10 – Peki laikler laikliği doğru anlıyor mu?
Türkiye’de laik çevrelerin de Kadir Mısıroğlu ve Şevki Yılmaz muadili manipülatör etki ajanları var. Dolayısıyla laiklerin de laiklik konusunu doğru düzgün ve sağlıklı şekilde anladıkları ve anlamak istedikleri kanaatinde değilim. Hali hazırdaki siyasi iktidarın en güçlü besin kaynağı ve vitamini olan “kutuplaştırma” politikasının yarattığı yüksel gerilim de dikkate alındığında hem muhafazakâr çevrelerin hem laik ve seküler kesimlerin laiklik meselesini doğru anlayabileceklerinden yana da ümitsizim.
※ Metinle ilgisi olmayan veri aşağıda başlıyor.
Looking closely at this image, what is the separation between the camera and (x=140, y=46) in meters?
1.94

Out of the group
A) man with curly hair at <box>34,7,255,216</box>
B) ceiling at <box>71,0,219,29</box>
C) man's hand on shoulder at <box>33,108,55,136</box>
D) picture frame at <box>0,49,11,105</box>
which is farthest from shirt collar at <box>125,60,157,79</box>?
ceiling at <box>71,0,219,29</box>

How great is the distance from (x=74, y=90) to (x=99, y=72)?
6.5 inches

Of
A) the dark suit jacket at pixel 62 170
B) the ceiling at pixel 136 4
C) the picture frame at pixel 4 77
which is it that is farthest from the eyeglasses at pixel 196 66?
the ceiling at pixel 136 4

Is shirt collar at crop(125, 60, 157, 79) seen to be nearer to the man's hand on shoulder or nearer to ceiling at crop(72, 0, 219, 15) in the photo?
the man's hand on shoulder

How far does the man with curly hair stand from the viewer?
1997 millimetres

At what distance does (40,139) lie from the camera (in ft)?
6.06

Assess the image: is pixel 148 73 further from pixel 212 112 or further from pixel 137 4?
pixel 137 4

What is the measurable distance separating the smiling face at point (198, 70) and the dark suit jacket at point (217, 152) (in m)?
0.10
Tanzimat’tan bu yana devam eden ve Cumhuriyet dönemiyle birlikte gitgide sertleşen bu kutuplaşma ne yazık ki çok uzun yıllar böyle sürüp gidecek, bu arada her iki kesimin içinde nadir rastlanan sağduyulu, demokrat, özgürlükçü bir avuç insan grubu ise bu lanet olası kutuplaşma ve dalaşma karşısında maalesef uğuna uğuna ömür tüketecektir.